(PAGE EXCERPT)
^^^^^^^^^^^^^^^^

The problem with this kind of repositioning is if your new position is going to stick in consumers’ minds for more than a few minutes, it can’t just rely on clever semantic flips, but has to fit with the core of what they know about the product / candidate. This spin fails that test. Sure it might be a good thing for a candidate to be seen as strong and ruthless, but only if they are ruthless in promoting the voters’ interests. But Christie allegedly did the opposite of that here. His closing the bridge ruthlessly hurt voters, and was done for Christie’s own profit. Use your strength on my behalf and I cheer. Use your strength against me, and that makes you a bully and an enemy. And why would I vote for an enemy?

That is why I think this defence falls flat, and why it is taking Christie’s poll numbers down with it.


2 thoughts on “When clever words can’t save you

  1. David Plotz on the Slate gabfest had a good take on Christie and politics as the art of the possible and getting things done. To sum it up, pork, earmarks, bullying, and a little bit of corruption helps to get things done — which could be a relief in the currently constipated Washington, DC.

    We’re way too far out for poll numbers for president, even with Nate Silver type black magic, (remember Herman Cain!). Christie has the benefit of already having been known as a bully, but what makes this act so ridiculous was that it was so petty. It’d be nice if there were more bullies on the left, methinks.

^^^^^^^^^^^^^^^^

Data extracted from a collection:
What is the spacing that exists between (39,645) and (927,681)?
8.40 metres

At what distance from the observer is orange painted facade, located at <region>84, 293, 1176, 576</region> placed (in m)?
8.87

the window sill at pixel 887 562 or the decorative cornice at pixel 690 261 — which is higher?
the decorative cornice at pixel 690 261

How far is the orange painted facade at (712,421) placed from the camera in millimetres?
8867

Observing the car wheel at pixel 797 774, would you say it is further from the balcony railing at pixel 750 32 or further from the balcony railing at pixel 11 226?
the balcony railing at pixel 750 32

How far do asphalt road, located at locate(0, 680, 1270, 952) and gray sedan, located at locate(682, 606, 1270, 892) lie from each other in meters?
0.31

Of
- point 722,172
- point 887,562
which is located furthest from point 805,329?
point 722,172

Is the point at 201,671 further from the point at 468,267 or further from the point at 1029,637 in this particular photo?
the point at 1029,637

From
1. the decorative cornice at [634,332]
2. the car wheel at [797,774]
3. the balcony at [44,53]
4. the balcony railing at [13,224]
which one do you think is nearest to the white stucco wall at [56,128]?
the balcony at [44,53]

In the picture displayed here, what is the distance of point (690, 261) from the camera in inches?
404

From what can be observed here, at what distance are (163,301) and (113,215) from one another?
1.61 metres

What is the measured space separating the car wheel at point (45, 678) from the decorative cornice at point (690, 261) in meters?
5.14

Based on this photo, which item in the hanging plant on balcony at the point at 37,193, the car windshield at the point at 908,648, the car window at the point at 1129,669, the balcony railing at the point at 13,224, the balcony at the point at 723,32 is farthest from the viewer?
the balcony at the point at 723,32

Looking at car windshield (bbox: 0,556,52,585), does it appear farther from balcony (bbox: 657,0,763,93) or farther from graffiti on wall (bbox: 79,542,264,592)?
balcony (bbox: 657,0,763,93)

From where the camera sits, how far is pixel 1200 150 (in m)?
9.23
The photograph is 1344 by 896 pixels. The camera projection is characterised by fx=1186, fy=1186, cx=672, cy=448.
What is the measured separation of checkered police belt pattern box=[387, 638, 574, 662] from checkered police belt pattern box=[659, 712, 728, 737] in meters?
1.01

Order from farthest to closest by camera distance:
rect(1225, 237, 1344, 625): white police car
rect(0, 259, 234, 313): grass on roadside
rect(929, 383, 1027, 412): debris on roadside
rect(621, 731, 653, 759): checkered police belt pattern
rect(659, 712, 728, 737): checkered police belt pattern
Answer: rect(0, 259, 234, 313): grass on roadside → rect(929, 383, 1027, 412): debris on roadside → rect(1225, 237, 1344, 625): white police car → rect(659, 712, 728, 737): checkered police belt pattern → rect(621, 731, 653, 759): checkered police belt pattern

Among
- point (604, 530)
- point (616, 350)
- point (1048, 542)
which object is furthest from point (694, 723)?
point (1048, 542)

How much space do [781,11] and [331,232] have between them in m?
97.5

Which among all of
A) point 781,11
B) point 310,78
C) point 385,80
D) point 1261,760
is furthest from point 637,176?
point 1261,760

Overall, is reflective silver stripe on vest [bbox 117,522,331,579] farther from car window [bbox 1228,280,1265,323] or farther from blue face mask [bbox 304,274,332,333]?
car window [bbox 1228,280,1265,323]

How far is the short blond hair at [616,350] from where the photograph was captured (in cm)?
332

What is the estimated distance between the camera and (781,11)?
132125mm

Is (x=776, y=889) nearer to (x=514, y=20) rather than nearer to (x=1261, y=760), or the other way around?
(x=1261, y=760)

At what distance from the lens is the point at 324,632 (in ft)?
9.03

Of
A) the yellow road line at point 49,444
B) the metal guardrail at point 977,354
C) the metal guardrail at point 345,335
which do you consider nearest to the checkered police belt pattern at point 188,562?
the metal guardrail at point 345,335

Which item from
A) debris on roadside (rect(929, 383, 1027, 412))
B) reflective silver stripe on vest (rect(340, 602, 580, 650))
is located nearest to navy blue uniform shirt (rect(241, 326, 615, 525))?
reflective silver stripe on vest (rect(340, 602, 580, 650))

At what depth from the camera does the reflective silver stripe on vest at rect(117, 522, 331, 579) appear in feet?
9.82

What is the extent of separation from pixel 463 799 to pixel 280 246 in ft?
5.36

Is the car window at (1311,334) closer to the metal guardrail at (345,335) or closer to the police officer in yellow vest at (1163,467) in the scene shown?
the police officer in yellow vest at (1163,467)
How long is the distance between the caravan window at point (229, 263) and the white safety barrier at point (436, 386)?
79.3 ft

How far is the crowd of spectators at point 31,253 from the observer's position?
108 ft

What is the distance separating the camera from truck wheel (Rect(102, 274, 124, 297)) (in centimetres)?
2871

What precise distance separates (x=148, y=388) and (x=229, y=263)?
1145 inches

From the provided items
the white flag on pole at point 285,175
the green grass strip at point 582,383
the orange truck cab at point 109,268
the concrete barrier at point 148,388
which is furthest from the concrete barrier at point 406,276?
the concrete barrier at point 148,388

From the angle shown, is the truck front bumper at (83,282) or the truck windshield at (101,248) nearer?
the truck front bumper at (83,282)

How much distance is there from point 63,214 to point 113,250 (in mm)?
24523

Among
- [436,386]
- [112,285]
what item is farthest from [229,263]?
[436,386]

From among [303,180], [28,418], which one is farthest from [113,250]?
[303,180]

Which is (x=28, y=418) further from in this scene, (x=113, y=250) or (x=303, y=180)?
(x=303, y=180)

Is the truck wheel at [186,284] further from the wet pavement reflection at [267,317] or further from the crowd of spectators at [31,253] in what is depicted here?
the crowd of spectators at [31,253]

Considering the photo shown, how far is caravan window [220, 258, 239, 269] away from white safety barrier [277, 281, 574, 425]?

^^^^^^^^^^^^^^^^

(TASKS)
A - List every person the post on Christie's political spin and its reader comments mentions by name.
B - Reproduce the part of the post on Christie's political spin that opens with the words containing "1. David Plotz" and closes with "the left, methinks.".
C - Carry on the post on Christie's political spin and its reader comments from the point where it stops.

(RESULTS OF THE TASKS)
A - Christie, David Plotz, Nate Silver, Herman Cain

B -
1. David Plotz on the Slate gabfest had a good take on Christie and politics as the art of the possible and getting things done. To sum it up, pork, earmarks, bullying, and a little bit of corruption helps to get things done — which could be a relief in the currently constipated Washington, DC.

    We’re way too far out for poll numbers for president, even with Nate Silver type black magic, (remember Herman Cain!). Christie has the benefit of already having been known as a bully, but what makes this act so ridiculous was that it was so petty. It’d be nice if there were more bullies on the left, methinks.

C -
  2. Again, someone who uses a bit of pork and bullying to get things done is one thing. Someone who uses the pork and bullying to enhance themselves at the expense of the electorate is a villain. Although with the current congress I don’t think it would make a difference; the gridlock isn’t because of negotiating tactics, it’s because there is a scorched earth, salt-the-fields, political campaign going on over there. But that’s a whole other topic.

    As you say, it’s far too early to know what election day returns would look like, but at this stage the wannabe candidates are starting to line up supporters, resources, and operatives. If you look like you’ve got a dead weight hanging off you (ongoing investigations, bad media narratives, and a public image problem), then that makes it very hard to do well in this early game. A donation to the losing candidate is a poor investment, and the best operatives all want to work for the guy who ends up winning, because that’s where the career rewards lie.